Task requirements:
Locate the line that contains "What is the separation". Print it and each following line through the end of the listing, verbatim, and nothing more.

------ Records

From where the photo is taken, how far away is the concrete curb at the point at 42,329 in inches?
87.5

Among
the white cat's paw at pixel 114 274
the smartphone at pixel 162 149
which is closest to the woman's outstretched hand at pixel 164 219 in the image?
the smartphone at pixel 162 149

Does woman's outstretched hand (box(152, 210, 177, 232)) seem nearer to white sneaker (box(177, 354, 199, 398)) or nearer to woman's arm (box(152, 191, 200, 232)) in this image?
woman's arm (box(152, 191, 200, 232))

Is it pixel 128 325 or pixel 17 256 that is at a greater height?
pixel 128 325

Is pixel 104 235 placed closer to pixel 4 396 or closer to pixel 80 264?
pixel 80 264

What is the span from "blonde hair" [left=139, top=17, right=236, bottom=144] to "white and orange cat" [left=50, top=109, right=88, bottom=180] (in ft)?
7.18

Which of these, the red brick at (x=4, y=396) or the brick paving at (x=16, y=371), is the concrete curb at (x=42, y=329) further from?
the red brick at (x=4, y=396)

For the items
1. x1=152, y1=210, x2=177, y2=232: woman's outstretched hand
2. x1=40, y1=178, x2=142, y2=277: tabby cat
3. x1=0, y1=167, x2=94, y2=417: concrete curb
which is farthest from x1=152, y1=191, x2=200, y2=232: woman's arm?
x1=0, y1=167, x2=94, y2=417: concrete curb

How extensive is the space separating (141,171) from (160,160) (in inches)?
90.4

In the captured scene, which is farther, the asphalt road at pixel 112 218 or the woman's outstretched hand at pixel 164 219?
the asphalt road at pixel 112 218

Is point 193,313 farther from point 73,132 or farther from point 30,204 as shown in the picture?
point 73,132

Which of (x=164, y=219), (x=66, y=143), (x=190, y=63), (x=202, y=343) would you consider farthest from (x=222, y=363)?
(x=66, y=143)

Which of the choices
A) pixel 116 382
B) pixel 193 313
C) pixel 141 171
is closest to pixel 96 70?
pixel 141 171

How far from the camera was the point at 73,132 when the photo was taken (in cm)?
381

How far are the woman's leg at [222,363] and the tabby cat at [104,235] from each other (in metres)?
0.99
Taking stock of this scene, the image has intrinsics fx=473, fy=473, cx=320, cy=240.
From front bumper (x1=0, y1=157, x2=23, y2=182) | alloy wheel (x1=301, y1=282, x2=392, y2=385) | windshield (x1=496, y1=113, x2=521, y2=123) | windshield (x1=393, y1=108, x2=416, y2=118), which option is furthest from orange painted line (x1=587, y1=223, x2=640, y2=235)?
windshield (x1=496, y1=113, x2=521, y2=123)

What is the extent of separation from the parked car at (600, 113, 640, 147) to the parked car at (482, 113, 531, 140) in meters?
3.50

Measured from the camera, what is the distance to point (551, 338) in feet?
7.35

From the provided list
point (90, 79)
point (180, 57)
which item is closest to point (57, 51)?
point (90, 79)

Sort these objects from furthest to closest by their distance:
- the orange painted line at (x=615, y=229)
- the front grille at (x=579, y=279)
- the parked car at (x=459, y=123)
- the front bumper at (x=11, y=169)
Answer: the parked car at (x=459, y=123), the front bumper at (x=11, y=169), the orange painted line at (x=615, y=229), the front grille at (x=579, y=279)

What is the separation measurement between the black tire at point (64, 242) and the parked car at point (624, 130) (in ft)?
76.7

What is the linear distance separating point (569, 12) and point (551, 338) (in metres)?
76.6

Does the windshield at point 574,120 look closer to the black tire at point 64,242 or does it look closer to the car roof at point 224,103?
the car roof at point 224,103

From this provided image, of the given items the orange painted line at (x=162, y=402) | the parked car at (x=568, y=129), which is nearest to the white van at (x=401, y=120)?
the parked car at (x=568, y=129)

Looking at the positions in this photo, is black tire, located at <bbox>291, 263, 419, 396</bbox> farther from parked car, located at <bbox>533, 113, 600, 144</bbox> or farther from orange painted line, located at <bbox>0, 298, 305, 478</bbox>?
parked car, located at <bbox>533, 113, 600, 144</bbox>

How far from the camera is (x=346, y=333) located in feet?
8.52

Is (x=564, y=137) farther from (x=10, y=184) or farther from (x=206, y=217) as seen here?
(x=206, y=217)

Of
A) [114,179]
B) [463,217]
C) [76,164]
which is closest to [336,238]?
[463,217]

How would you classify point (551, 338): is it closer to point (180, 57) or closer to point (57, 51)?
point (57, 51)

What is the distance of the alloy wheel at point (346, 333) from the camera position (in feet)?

------------

Worked solution:
What is the separation measurement between the black tire at point (64, 242) and the parked car at point (624, 130) (in ft)?
76.7

What is the linear distance separating point (569, 12) and point (551, 338) (in metres)?
76.6

Does the windshield at point 574,120 look closer to the black tire at point 64,242 or does it look closer to the car roof at point 224,103?
the car roof at point 224,103

From this provided image, of the given items the orange painted line at (x=162, y=402) | the parked car at (x=568, y=129), which is nearest to the white van at (x=401, y=120)?
the parked car at (x=568, y=129)

Looking at the positions in this photo, is black tire, located at <bbox>291, 263, 419, 396</bbox> farther from parked car, located at <bbox>533, 113, 600, 144</bbox> or farther from orange painted line, located at <bbox>0, 298, 305, 478</bbox>?
parked car, located at <bbox>533, 113, 600, 144</bbox>

How far from the camera is (x=346, y=333) located in feet?
8.52

Is (x=564, y=137) farther from (x=10, y=184) or farther from (x=206, y=217) as seen here?
(x=206, y=217)

Of
A) [114,179]
B) [463,217]
C) [76,164]
which is closest to [336,238]?
[463,217]

How would you classify point (551, 338): is it closer to point (180, 57) or closer to point (57, 51)?
point (57, 51)

What is the distance of the alloy wheel at point (346, 333) from the camera position (in feet)?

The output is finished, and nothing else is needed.